Wednesday’s Holy Week reflection by Alastair Wheeler on the subject of peace.
Peace
Zechariah 9: 9 – 10
Rejoice greatly, O daughter Zion!
Shout aloud, O daughter Jerusalem!
Lo, your king comes to you;
triumphant and victorious is he,
humble and riding on a donkey,
on a colt, the foal of a donkey.
He will cut off the chariot from Ephraim
and the warhorse from Jerusalem;
and the battle-bow shall be cut off,
and he shall command peace to the nations;
his dominion shall be from sea to sea,
and from the River to the ends of the earth.
Even in Jesus’s day as he rode the donkey into Jerusalem, with those around him greeting him with the words of the Passover appeal for God’s mercy on his appeal, even then peace seemed a distant dream.
All the prophets had longed for peace, spoken of peace, promised peace – as Zechariah had done 500 years before. Yet still today, 2500 years after Zechariah, two millennia since Jesus rode his donkey, human nature continues to ensure that there is no peace.

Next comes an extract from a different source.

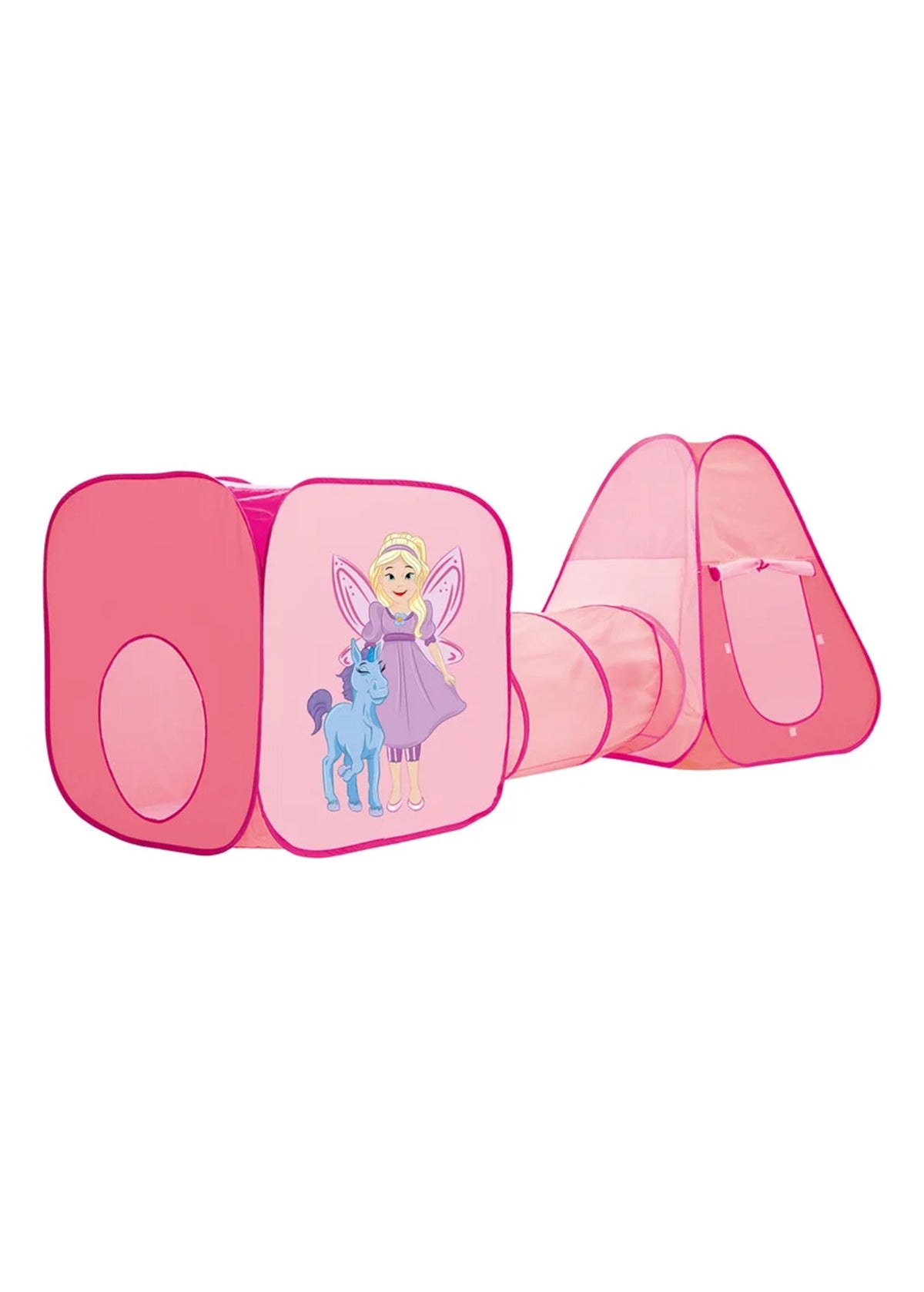 Image for Play Tent With Tunnel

As I write these words this year, after several decades in Europe of the absence of actual conflict, the warfare that has blighted the middle East has spread.

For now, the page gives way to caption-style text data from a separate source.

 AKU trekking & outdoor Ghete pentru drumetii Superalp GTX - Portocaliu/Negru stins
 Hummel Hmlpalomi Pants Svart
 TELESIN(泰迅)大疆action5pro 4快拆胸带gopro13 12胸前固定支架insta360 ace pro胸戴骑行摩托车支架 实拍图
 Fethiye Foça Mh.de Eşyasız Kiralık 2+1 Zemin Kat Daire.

Yet even in the presence of man’s hatred and anger and warfare people of good will work for peace – ‘shalom’ or wholeness.
What can you and I do in our lives this Holy Week to work for that peace?
How can we challenge the voices of hatred and revenge without further building anger and hostility?
What can we do that will bring the hope of peace, stir longings of a new normality, in the minds and hearts of others?
Can we see relationships, people, places that are not at peace in our own communities and bring to bear challenge and compassion, truth with grace, righteousness and love, as Jesus did – and calls us to do likewise?